Dredging: how the hell does that work?

Ben Mendelsohn sez, "Dredging - the mechanized transport of underwater sediments - is one of the most elemental of the infrastructural support systems that underlie modern societies. Through dredging, we act as geologic agents - moving earth in what amounts to a new geologic cycle. This video introduces dredging, its landscapes, and some of the fascinating technologies that we use to manage it. It was produced in support of DredgeFest NYC, a symposium on the human acceleration of sediments, to be held in New York City on September 28-29." (Thanks, Ben!)


    1. The long answer: For removing built up sediments from erosion it can serve as a temporary solution, but unless the source of these sediments is eliminated or mitigated, future dredging is inevitable.

      1. It’s worse than inevitable.
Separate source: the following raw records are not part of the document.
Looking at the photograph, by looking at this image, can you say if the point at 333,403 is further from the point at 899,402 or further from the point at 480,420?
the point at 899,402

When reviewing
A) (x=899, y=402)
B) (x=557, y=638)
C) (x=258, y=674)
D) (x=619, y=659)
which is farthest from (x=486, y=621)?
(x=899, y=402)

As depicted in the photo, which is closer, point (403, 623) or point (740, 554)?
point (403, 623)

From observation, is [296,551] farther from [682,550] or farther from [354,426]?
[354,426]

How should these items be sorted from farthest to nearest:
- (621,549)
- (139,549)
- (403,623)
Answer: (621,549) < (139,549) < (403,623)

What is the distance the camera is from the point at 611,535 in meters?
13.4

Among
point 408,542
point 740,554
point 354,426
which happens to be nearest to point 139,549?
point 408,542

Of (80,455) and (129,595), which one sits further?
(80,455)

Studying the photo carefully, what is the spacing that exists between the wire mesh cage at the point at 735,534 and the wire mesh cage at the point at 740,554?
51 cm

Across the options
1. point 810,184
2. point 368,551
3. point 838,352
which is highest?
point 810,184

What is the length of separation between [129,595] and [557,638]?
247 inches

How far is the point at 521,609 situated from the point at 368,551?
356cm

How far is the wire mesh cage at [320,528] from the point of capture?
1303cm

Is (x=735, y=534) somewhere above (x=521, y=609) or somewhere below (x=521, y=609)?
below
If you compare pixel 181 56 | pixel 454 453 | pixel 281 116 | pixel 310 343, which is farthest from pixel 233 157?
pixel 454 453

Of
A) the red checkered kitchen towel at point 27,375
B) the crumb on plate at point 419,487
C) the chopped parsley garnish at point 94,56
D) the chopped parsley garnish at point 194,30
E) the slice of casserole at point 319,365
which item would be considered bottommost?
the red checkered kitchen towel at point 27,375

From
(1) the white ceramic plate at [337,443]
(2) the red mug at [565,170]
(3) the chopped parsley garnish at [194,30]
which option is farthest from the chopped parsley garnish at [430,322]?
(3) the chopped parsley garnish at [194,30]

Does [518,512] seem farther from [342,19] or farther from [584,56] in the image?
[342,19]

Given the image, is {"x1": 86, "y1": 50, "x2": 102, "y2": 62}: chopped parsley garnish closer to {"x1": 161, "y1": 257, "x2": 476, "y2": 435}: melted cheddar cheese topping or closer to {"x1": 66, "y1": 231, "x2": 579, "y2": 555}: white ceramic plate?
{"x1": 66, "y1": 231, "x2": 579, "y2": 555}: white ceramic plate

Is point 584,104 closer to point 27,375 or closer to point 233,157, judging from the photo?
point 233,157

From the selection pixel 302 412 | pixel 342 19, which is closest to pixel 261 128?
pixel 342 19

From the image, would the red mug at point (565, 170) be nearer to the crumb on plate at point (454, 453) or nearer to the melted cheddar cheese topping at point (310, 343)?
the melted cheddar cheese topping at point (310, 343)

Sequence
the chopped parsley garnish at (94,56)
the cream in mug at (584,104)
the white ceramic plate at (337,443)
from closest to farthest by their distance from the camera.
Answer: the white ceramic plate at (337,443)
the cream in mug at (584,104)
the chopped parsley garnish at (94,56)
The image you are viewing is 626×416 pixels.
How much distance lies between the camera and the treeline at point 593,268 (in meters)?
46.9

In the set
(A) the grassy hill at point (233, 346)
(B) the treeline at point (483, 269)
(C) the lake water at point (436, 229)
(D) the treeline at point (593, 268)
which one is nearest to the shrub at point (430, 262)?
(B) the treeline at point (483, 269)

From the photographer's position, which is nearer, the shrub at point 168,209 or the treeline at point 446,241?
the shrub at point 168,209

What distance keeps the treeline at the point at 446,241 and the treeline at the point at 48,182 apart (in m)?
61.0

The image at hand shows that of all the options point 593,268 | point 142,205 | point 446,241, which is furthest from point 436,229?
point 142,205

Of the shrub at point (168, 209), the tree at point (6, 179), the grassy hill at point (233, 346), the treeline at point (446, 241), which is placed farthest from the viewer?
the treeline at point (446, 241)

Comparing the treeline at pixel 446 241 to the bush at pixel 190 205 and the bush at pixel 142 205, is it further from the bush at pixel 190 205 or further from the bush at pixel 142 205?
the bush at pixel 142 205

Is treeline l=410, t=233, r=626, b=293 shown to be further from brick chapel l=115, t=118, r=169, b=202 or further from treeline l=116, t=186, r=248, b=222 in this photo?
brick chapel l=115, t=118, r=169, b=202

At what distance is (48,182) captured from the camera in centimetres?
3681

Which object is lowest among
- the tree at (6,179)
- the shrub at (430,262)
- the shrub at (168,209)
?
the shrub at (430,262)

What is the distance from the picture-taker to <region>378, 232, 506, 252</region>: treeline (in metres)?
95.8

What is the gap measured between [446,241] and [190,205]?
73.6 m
Most of the current dredge techniques used today end up accelerating the erosive forces that led to the build up in the first place. Dredging begets more dredging more often.

  1. Dredging is also amongst the most destructive ways to fish.

    I don’t eat scallops, for this reason.  Delicious scallops…

      1. I have a friend who dives for a living.  He tells me that you can always tell where a sea bottom has been dragged/dredged for scallops: 100 ft-wide swaths of nothing.  No rocks, no vegetation, no fish – just barren floor.

  2. OK, the video posted that purports to introduce “dredging, its landscapes, and some of the fascinating technologies that we use to manage it” is one minute 26 seconds long, and pretty much content-free. Also, the Dredgefest NYC URL is a 404.

  3. I was at the 2011 DREDGEFEST . I think.

    I thought I saw Jane’s Additiction playing on stage at one point, but after a few bottles of JD and a couple hundred thousand tons of silty-clay, it’s hard to remember much.